Gavin Alston saw military service himself towards the end of the Second World War (photography of him at the bottom, in uniform, circa 1944). He left school at an early age, perhaps at 15, without his Higher Leaving Certificate, to work for a time as a commercial artist. Before he was due to be called up for military service, his father sent him to the Glasgow Wireless College at Charing Cross, in order to give him some qualifications. His father did not want him to be sent ‘down the mines’ (to become a  ‘Bevan boy’) or to be sent to the Front Line. As a result Gavin was conscripted into the Royal Corps of Signals, aged 17, in 1943.  Initially sent for training in Thurso, in the North of Scotland, and then Barnet outside London, Gavin was eventually sent in a troop ship to the port of Alexandria in Egypt in 1944/5.  He was then stationed at Haifa. After the liberation of the Middle East from Ottoman rule, the British had a mandate to oversee immigration into the area. Before the creation of the state of Israel in 1948, the British held military presence in the area to monitor the flow of immigration and to quell the various rebellious factions forming ( both Jewish and Arab).  It was part of  Gavin’s job to detect the transmitters  of illegal radio stations.

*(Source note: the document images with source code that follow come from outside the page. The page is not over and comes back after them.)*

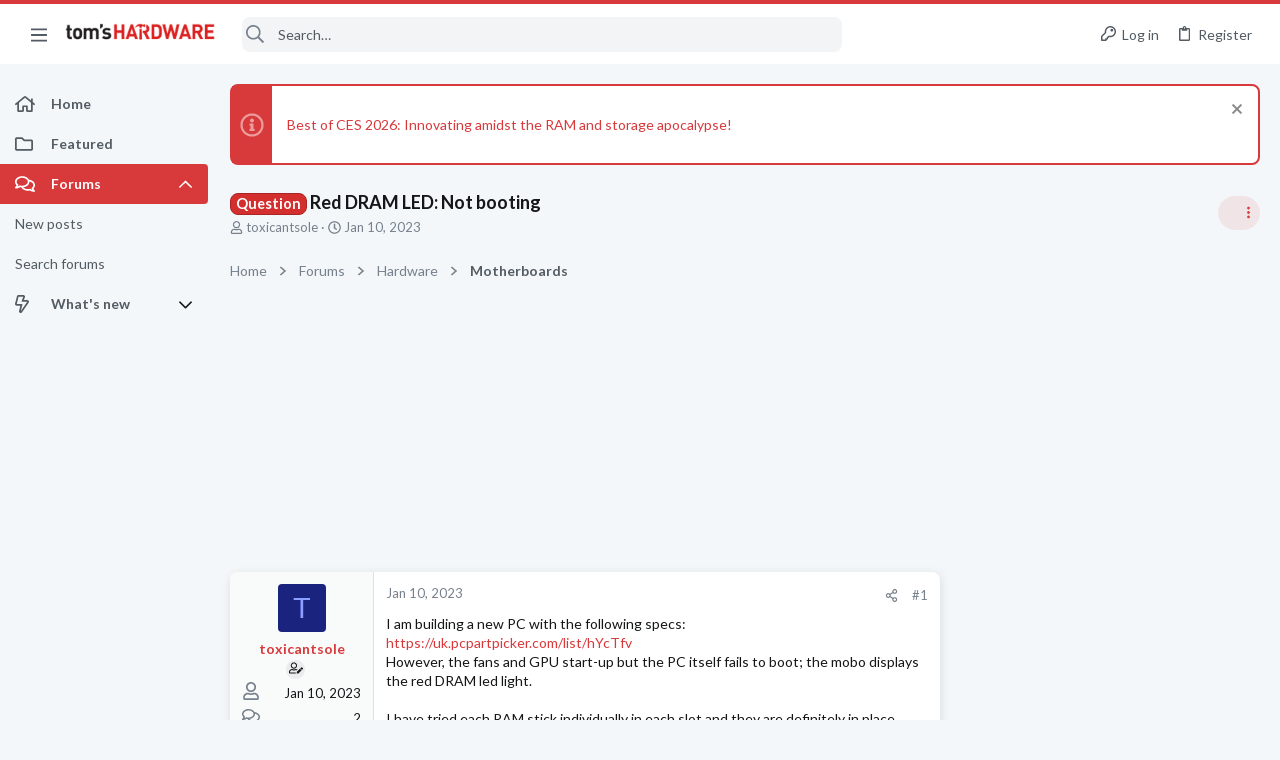

--- FILE ---
content_type: image/svg+xml
request_url: https://forums.tomshardware.com/styles/fa/regular/comments.svg?v=5.15.3
body_size: 979
content:
<svg xmlns="http://www.w3.org/2000/svg" viewBox="0 0 576 512"><!-- Font Awesome Pro 5.15.3 by @fontawesome - https://fontawesome.com License - https://fontawesome.com/license (Commercial License) --><path d="M532 386.2c27.5-27.1 44-61.1 44-98.2 0-80-76.5-146.1-176.2-157.9C368.3 72.5 294.3 32 208 32 93.1 32 0 103.6 0 192c0 37 16.5 71 44 98.2-15.3 30.7-37.3 54.5-37.7 54.9-6.3 6.7-8.1 16.5-4.4 25 3.6 8.5 12 14 21.2 14 53.5 0 96.7-20.2 125.2-38.8 9.2 2.1 18.7 3.7 28.4 4.9C208.1 407.6 281.8 448 368 448c20.8 0 40.8-2.4 59.8-6.8C456.3 459.7 499.4 480 553 480c9.2 0 17.5-5.5 21.2-14 3.6-8.5 1.9-18.3-4.4-25-.4-.3-22.5-24.1-37.8-54.8zm-392.8-92.3L122.1 305c-14.1 9.1-28.5 16.3-43.1 21.4 2.7-4.7 5.4-9.7 8-14.8l15.5-31.1L77.7 256C64.2 242.6 48 220.7 48 192c0-60.7 73.3-112 160-112s160 51.3 160 112-73.3 112-160 112c-16.5 0-33-1.9-49-5.6l-19.8-4.5zM498.3 352l-24.7 24.4 15.5 31.1c2.6 5.1 5.3 10.1 8 14.8-14.6-5.1-29-12.3-43.1-21.4l-17.1-11.1-19.9 4.6c-16 3.7-32.5 5.6-49 5.6-54 0-102.2-20.1-131.3-49.7C338 339.5 416 272.9 416 192c0-3.4-.4-6.7-.7-10C479.7 196.5 528 238.8 528 288c0 28.7-16.2 50.6-29.7 64z"/></svg>

--- FILE ---
content_type: image/svg+xml
request_url: https://forums.tomshardware.com/data/medias/svg/Networking_2-Authority.svg
body_size: 1268
content:
<svg id="Layer_1" data-name="Layer 1" xmlns="http://www.w3.org/2000/svg" viewBox="0 0 100 100"><title>Networking_2-Authority</title><polygon points="38.75 97.41 34.12 100 35.15 94.79 31.25 91.18 36.52 90.56 38.75 85.73 40.98 90.56 46.25 91.18 42.35 94.79 43.38 100 38.75 97.41"/><polygon points="61.25 97.41 56.62 100 57.65 94.79 53.75 91.18 59.02 90.56 61.25 85.73 63.48 90.56 68.75 91.18 64.85 94.79 65.89 100 61.25 97.41"/><circle cx="85.5" cy="46" r="3.5"/><rect x="11" y="58.5" width="15" height="4" rx="1.77" ry="1.77"/><rect x="29" y="58.5" width="15" height="4" rx="1.77" ry="1.77"/><rect x="47" y="58.5" width="15" height="4" rx="1.77" ry="1.77"/><path d="M97.51,34.88H30V24.43a1.91,1.91,0,0,0-1.87-1.93h-.42A1.82,1.82,0,0,0,26,24.41V34.88H2.45c-.81,0-1.45.41-1.45.9V69.56C1,70.35,2.12,71,3.51,71H10v7.89c0,.19.92.36,2,.36H88c1.12,0,2-.17,2-.36V71h6.44c1.41,0,2.56-.65,2.56-1.44V35.78C99,35.29,98.34,34.88,97.51,34.88ZM85,76.94c0,.13-.81.25-1.79.25H15.79c-1,0-1.79-.12-1.79-.25V71.15c0-.09.46-.15,1-.15H84c.58,0,1,.06,1,.15ZM93,65.8c0,.59-1,1.07-2.2,1.07H8.2C7,66.87,6,66.39,6,65.8V40.71c0-.37.56-.67,1.28-.67H91.72c.72,0,1.28.3,1.28.67Z"/><path d="M33.59,22.14a7.83,7.83,0,0,0-11.11,0L20,19.67a11.33,11.33,0,0,1,16.05,0Z"/><path d="M37.57,17.22a13.48,13.48,0,0,0-19.07,0L16,14.75a17,17,0,0,1,24,0Z"/><path d="M42.2,12.82a20,20,0,0,0-28.34,0l-2.47-2.47a23.51,23.51,0,0,1,33.28,0Z"/></svg>

--- FILE ---
content_type: image/svg+xml
request_url: https://forums.tomshardware.com/data/medias/svg/Legendary.svg
body_size: 826
content:
<svg id="Layer_1" data-name="Layer 1" xmlns="http://www.w3.org/2000/svg" viewBox="0 0 100 100"><defs><style>.cls-1{fill:#231f20;}</style></defs><title>Legendary</title><path class="cls-1" d="M12.46,59.42c-4.29-1.1-6.86,1.95-3.36,6.79s19.49,16.1,20.29,16.51C36.2,86.15,54.59,84,57,68.18S46,34,45.55,33.18c-1.71-3.05-7.21-2.79-5.3,2.62s5.56,11.65,3.65,12.84c-2.67,1.67-5.34-12-7.57-18.13s-7.79-3.26-6.34.74c1.29,3.56,6.79,16,4.56,17.33C32.76,49.66,27.16,30,26.66,28.92c-2.32-5.17-8.25-2.16-6.47,2.48,2.62,6.84,8.56,19.76,6.72,20.36-2.63.86-6.53-11.87-7.57-13.49-2.8-4.33-8.27-1.56-5.47,4.14,2.07,4.22,10.84,22.47,9.86,21.82C17.58,60.18,16.09,60.35,12.46,59.42Z"/><path class="cls-1" d="M56,75.08c2,1.86,12.4,3.88,17.68,1S94.2,60.45,95.41,58.54s1.25-8.17-6-5.62S80.2,57.77,79,57.58s-8.47-1.9-11.34,1.22-3.81-.14-2.28-1.34,6.74-4.65,12.72-2.26,12.84-20.68,13-21.12c1.8-6.21-3.32-7.09-5.29-3.4C84.12,33.78,78.12,47.2,76.32,46c-.79-.54,5.07-18.2,5.39-19.35,1.82-6.5-4.83-7-6.12-2.45-2.23,7.91-4.14,20.44-6.33,19.49-2.44-1.06.9-12,2.44-18.47,1-4-5-5.23-6.48.85s-3.37,18.4-6.58,18.26c-1.18,0,2.3-14.24,2.56-15.28,1.14-4.53-3.61-5.47-5.65.37-1.41,4-3.54,5.72-4.11,13C51.34,43.65,49,68.53,56,75.08Z"/><rect class="cls-1" x="57.79" y="88.56" width="1.7" height="9.29" rx="0.1" ry="0.1" transform="translate(27.56 -12.44) rotate(15.78)"/><rect class="cls-1" x="70.92" y="85.5" width="1.7" height="12.71" rx="0.1" ry="0.1" transform="translate(-28.82 32.94) rotate(-21.64)"/><rect class="cls-1" x="82.03" y="77.55" width="1.7" height="12.71" rx="0.1" ry="0.1" transform="translate(-33.05 105.55) rotate(-55.92)"/><rect class="cls-1" x="25.44" y="9.49" width="1.7" height="12.71" rx="0.1" ry="0.1" transform="translate(-2.49 26.53) rotate(-51.44)"/><rect class="cls-1" x="36.76" y="4.77" width="1.7" height="12.71" rx="0.1" ry="0.1" transform="translate(-1.58 12.63) rotate(-18.68)"/><rect class="cls-1" x="50.58" y="1.68" width="1.7" height="12.71" rx="0.1" ry="0.1" transform="translate(6.76 -18.7) rotate(22.02)"/><rect class="cls-1" x="36.94" y="2.64" width="1.7" height="12.71" rx="0.1" ry="0.1" transform="matrix(0.95, -0.32, 0.32, 0.95, -0.89, 12.58)"/></svg>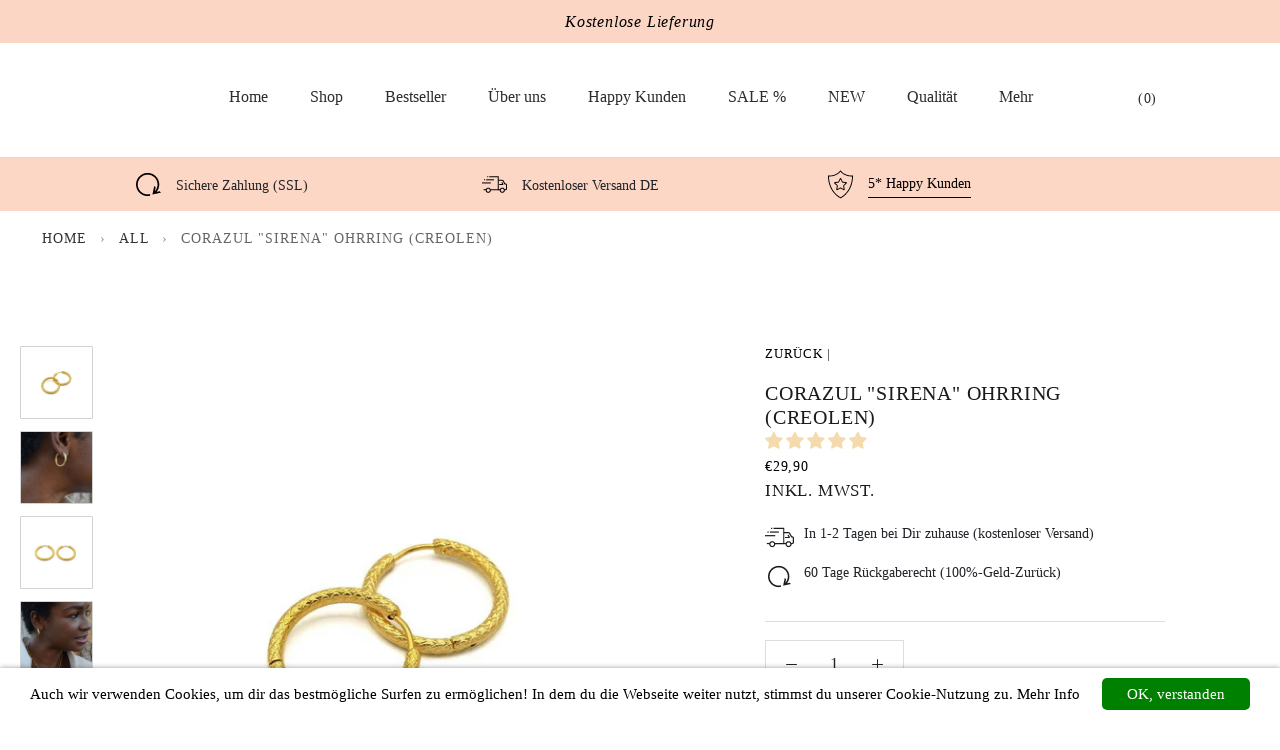

--- FILE ---
content_type: text/javascript
request_url: https://www.corazul-shop.com/cdn/shop/t/45/assets/custom.js?v=172965317480220426441753700400
body_size: -495
content:
$(function(){var date=new Date().now;function getCart(){$.getJSON("/cart.js?time="+Date.now(),function(cart,textStatus){console.log(cart),$(".Header__CartCount").text(cart.item_count)})}getCart(),window.performance&&window.performance.navigation.type===window.performance.navigation.TYPE_BACK_FORWARD&&(getCart(),window.adev=!1,console.log(window.adev),document.documentElement.dispatchEvent(new CustomEvent("product:added",{bubbles:!0,detail:{variant:121,quantity:1}})),window.adev=!0,console.log(window.adev))});
//# sourceMappingURL=/cdn/shop/t/45/assets/custom.js.map?v=172965317480220426441753700400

Gavin’s strong figurative drawings are so much a part of the Glasgow School of Art figurative tradition. We tend to think of Peter Howson and Ken Currie, but they came much later.  The images embody Gavin’s ideas about the war, the heroism of fighter pilots like Hillary who ultimately gave their life for their country. His draughtsmanship is powerful and assured. My mother said that she never saw him copy images, but drew directly from his imagination, ‘He could draw anything’ .  In particular I am amazed at his drawings of the falling parachutist, twisting and turning in the air, filling the page and the torn and bloodied face of Hillary as he drifts in the water, half-dead. His work is, I believe, indebted to the Renaissance idea of the human form as central to conveying meaning and emotion in a work of art. The human condition is best expressed in the manipulation of the human form.

This year there have some fantastic art exhibitions related to the theme of war and remembrance services for The Great War. The Anselm Kiefer retrospective at The Royal Academy, where haunting, eerie, painted/clawed/dug, spaces are imbued with a malignant atmosphere of their past history. ‘Truth and Memory: British Art of the First World War’ at The Imperial War Museum, introduced me to the graphic art of C.R.W.Nevinson and I saw Paul Nash’s otherworldly, devastated, shell-pocked landscapes.  Not forgetting the swathes of blood red poppies of the ‘Blood Swept Lands and Sea of Red' installation at The Tower of London.  All the work brings home the utter devastation, futility and legacy of war with poignancy, in a rather more metaphorical manner than the descriptive, illustrational, quality of Gavin's work.

But for me Gavin’s work, personal as it is, touches me most deeply, giving me  greater insight into my own family history during the war, as well as the development of his artistic style and growing technical maturity.